When Marie brought her son Sean over, he would climb up on Grandpa’s lap. Trixie would get jealous and join them, but then all three would settle down and watch the hockey game.

What people didn’t hear was that when Marie and her first husband split up, her ex took off with the kids. Dad used his informal connections to track down Sean and Laura so they could be reunited with their mother. When it came to the crunch, Dad would always do what was needed for his family.

I only got to see or hear about dad in “Sergeant Major” mode a few times. In one such, he asked me to speak to my friend Paul, who had wandered onto the Currie Barracks parade square thinking it was a parking lot. From what Paul said, he spotted my father looking at him across the pavement and immediately retreated and went around. Not a word was spoken.

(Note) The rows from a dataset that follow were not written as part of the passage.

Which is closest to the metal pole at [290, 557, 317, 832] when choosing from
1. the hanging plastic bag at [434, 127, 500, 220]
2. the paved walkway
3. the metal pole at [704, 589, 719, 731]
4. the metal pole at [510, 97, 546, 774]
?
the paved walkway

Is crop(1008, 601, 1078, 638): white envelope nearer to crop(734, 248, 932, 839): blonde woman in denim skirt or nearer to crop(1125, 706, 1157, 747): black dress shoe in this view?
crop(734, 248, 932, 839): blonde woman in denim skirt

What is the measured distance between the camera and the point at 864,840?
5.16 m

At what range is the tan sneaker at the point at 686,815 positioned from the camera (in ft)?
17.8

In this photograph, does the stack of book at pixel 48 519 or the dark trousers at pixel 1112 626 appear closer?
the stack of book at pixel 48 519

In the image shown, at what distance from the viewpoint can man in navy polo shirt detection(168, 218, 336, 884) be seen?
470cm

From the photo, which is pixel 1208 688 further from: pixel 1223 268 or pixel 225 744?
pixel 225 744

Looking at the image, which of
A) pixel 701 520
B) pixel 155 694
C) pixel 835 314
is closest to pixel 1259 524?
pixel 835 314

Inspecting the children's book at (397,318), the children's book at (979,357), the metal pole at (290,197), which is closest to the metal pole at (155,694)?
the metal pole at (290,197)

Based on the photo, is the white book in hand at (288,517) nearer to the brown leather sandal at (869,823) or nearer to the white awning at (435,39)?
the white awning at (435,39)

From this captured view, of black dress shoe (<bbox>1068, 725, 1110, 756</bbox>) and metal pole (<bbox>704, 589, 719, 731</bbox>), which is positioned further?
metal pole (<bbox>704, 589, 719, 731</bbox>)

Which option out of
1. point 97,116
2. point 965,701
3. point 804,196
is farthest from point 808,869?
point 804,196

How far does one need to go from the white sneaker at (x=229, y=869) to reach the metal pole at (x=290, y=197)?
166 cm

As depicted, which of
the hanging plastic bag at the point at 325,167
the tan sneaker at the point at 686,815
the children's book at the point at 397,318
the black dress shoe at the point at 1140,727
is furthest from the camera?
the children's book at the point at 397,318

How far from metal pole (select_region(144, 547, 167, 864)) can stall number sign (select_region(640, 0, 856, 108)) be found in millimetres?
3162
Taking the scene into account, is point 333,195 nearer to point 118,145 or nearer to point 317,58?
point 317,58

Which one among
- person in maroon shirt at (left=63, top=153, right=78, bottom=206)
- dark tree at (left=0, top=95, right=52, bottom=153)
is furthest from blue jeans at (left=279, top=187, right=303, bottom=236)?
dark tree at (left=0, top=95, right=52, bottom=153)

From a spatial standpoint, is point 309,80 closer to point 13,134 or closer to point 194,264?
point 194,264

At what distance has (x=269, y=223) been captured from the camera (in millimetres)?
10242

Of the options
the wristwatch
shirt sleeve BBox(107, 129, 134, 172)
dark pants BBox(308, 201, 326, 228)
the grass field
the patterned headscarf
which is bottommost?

Another time, on that same parade square, I witnessed an exchange that went something like this:

“Excuse me, Lieutenant.”
“Yes, Sergeant-Major?”
“Sir, I see you’re in a bit of a hurry, and you cut the corner of the parade square, sir.”
“Yes, Sergeant-Major.”
“Sir, I think you might not want to do that again, and I think eight laps will help you remember.”
“Yes, Sergeant-Major.”

Dad lived a musical life, unhindered by his near-total inability to hold a note or carry a tune. He tended to remember fragments rather than songs, but that didn’t stop him singing them. On their honeymoon he serenaded my mother across the country – BC to Nova Scotia – with “You get power by the hour with McCulloch chain saws.” If you needed to find him while he was busy all you had to do was listen for the “Doo, doo-da-doo-doo doo dooo” that he would hum to himself or others when the mood took him. And in quiet moments around the house, we would often hear, “Dear, you know I’m getting older; silver hairs among the golder.” When he couldn’t remember the words or tune of a song, the missing parts would be filled in with “Loo loo …” to whatever tune he could think of, which often wasn’t that of the original song.

Even though he had a falsetto that wasn’t very false and a gravelly voice that would half-growl the smooth tones of Hank Snow, he managed a stirring rendition of “Oh Lord, It’s Hard To Be Humble” at my grandparents 50th wedding anniversary. With a little help from his friends.

And in case you think it stopped there, just a few years ago while he was undergoing surgery for prostate cancer, he serenaded the operating room staff with “I’ve been working on the railroad”. Doctor Donnelly asked him later if he ever got that railroad done.

But what I remember most is that, in all the years I was at home and all the years since, whenever my Dad left the house he would, if at all possible, give my mother a kiss goodbye. And we he returned, another kiss. It was this simple acknowledgement of the love they shared for all those years that is the memory I will hold onto for the rest of my life.